* **Passage to read**
======

Happy fishing everyone, I really appreciate all of your input...


----------



## Arlon (Feb 8, 2005)

If they both broke in the middle and you got them at the same time, I'd bet they where "bruised" when they got shipped. I've had it happen before. If a cardboard tube has as much as a slight dent in it, look you blanks over VERY carefully for any tiny crushed areas. They can be really hard to spot until the first time you set a hook. 

Another possibility is if the rod broke in the middle right at or under a guide foot, you may be using enough thread tension to crush the guide foot into the blank. I always under wrapped my guides to give them a little cushion and never had a problem myself. 

I'd blame the shipper unless I could ID some fault of my own.

If your "killer" hook set was into a stump with spider wire line, that might be another problem. (-:}


----------



## OwenD (Mar 31, 2008)

These days I make a point of loading a blank really hard BEFORE I build on it.
I don't know if my blood pressure could take doing a 50 hour weave and seeing it snap the first time I hooked a fish sad4sm


----------



## pg542 (Oct 9, 2006)

OwenD said:


> These days I make a point of loading a blank really hard BEFORE I build on it.
> I don't know if my blood pressure could take doing a 50 hour weave and seeing it snap the first time I hooked a fish sad4sm


Great idea.


----------

======

* **Data extracts**
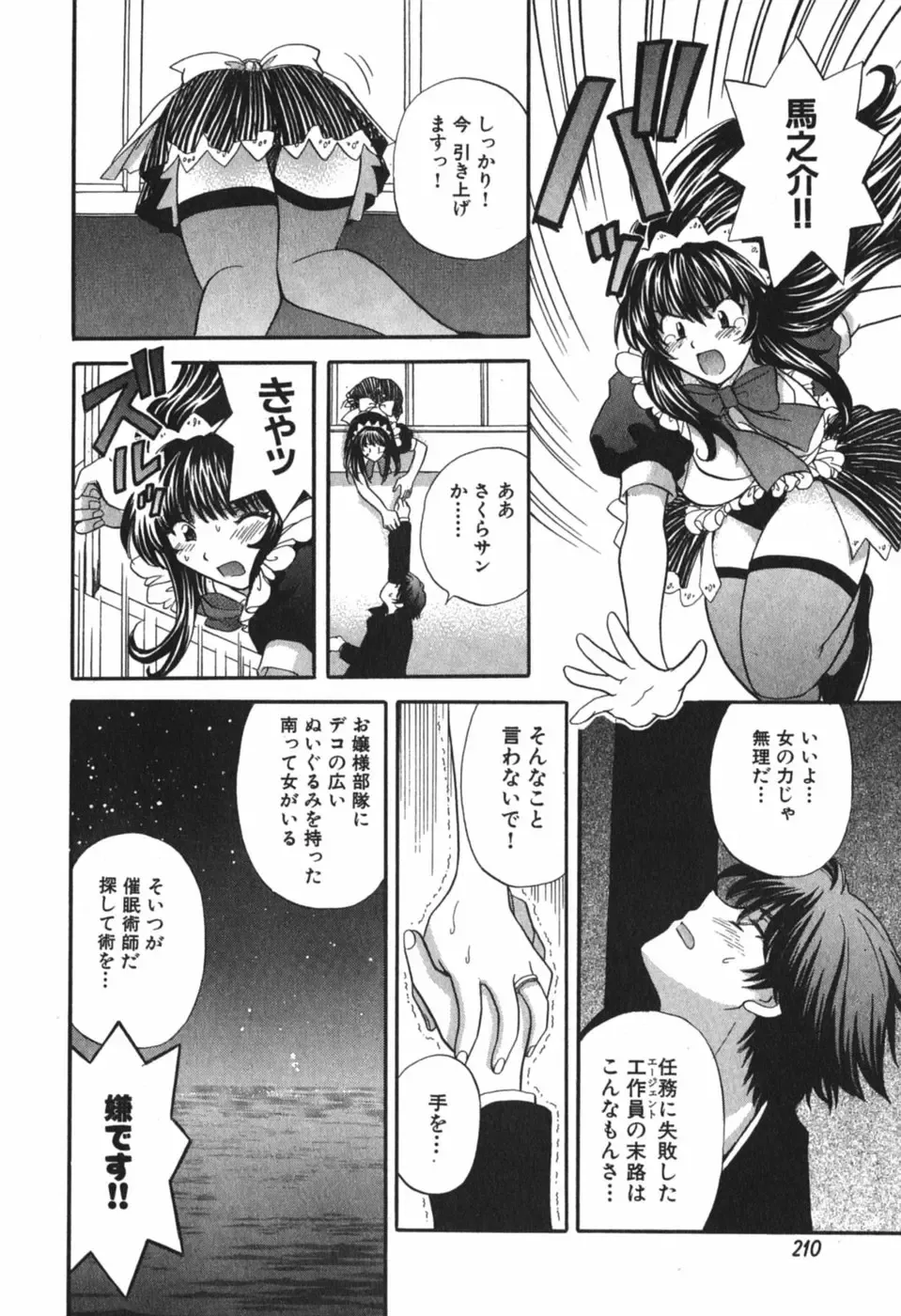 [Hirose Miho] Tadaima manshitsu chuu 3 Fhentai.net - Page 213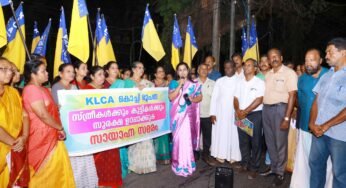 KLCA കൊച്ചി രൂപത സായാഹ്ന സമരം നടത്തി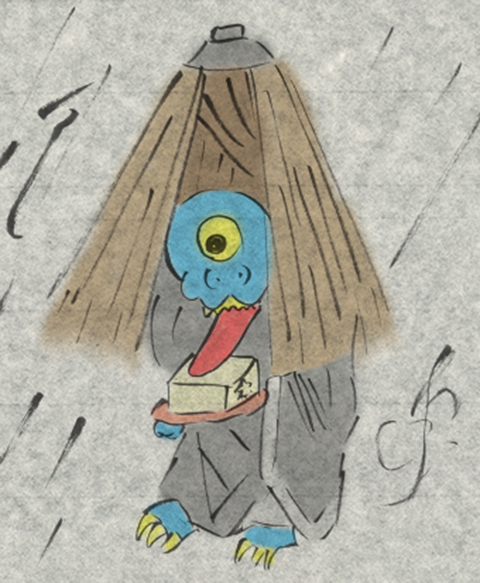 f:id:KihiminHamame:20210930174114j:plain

======

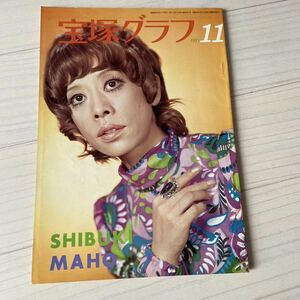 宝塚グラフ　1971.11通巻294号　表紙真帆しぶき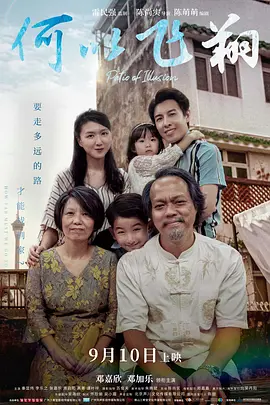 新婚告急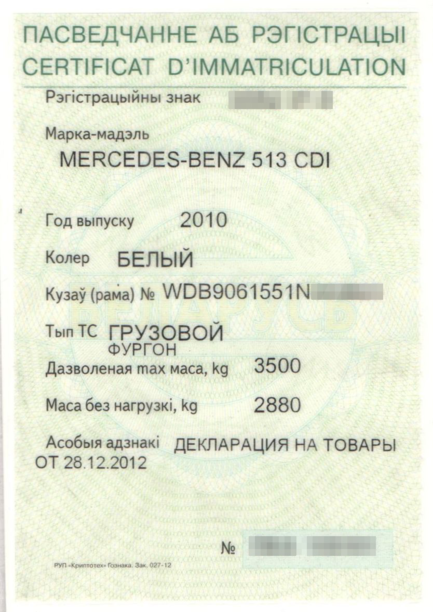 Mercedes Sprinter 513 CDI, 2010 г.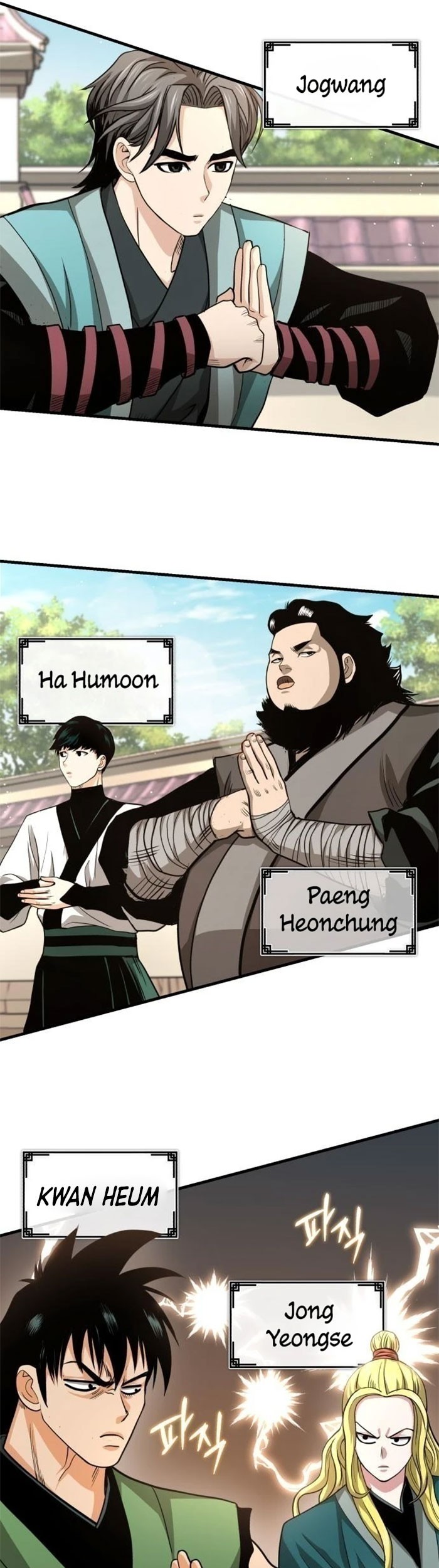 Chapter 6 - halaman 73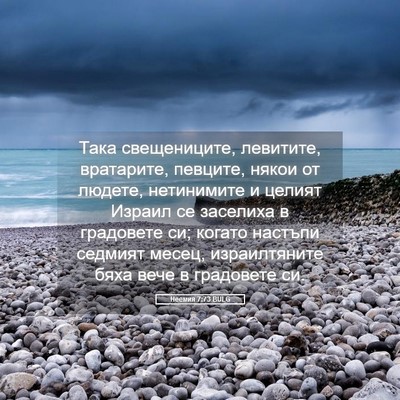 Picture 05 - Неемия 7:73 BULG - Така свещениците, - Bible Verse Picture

======

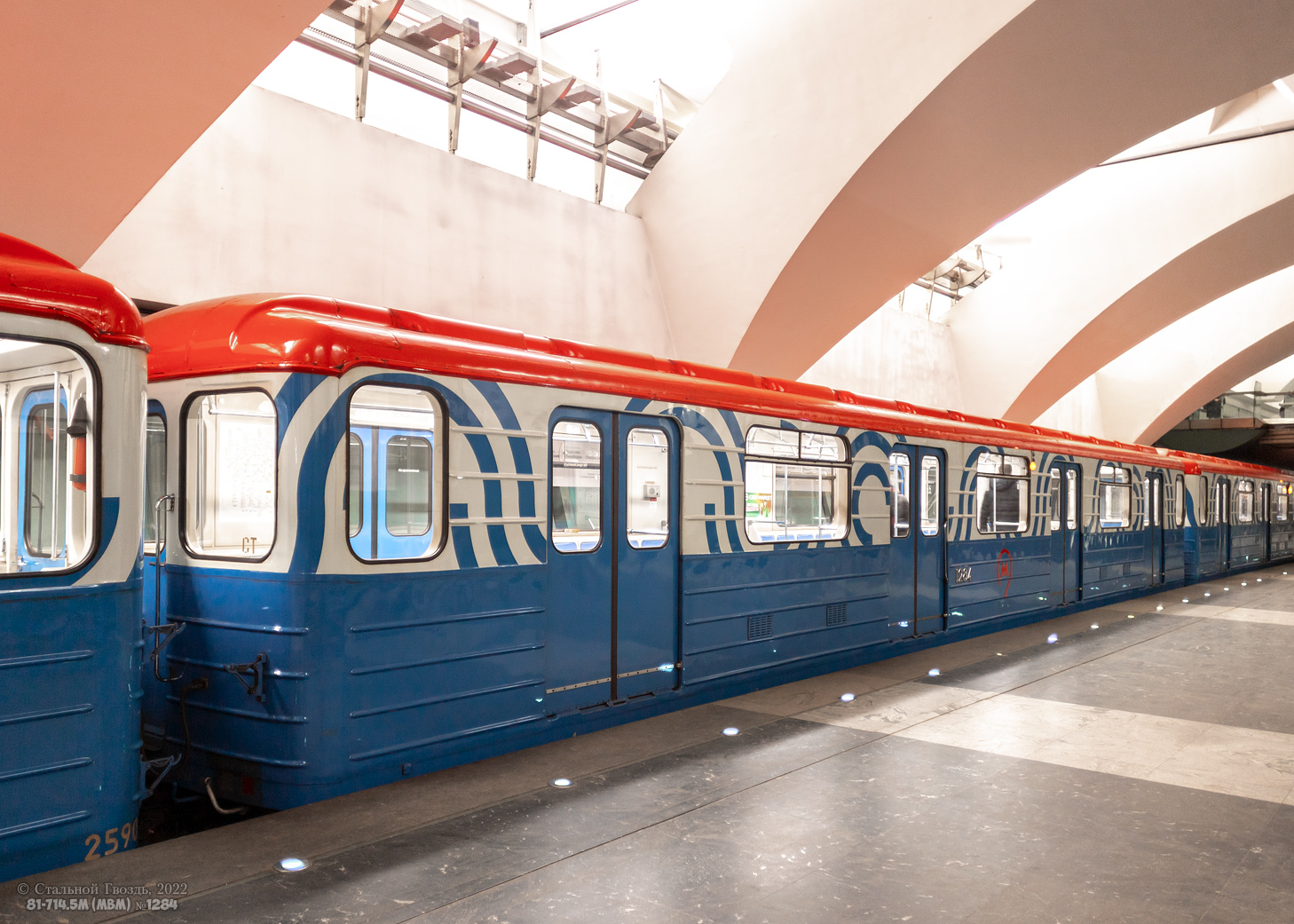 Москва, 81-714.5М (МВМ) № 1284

======

From the forum thread on rod blanks breaking, quote the stretch from "## pg542 (Oct" through "Great idea.". These entries have nothing to do with what you are asked to do.

* **Answer area**
## pg542 (Oct 9, 2006)

OwenD said:


> These days I make a point of loading a blank really hard BEFORE I build on it.
> I don't know if my blood pressure could take doing a 50 hour weave and seeing it snap the first time I hooked a fish sad4sm


Great idea.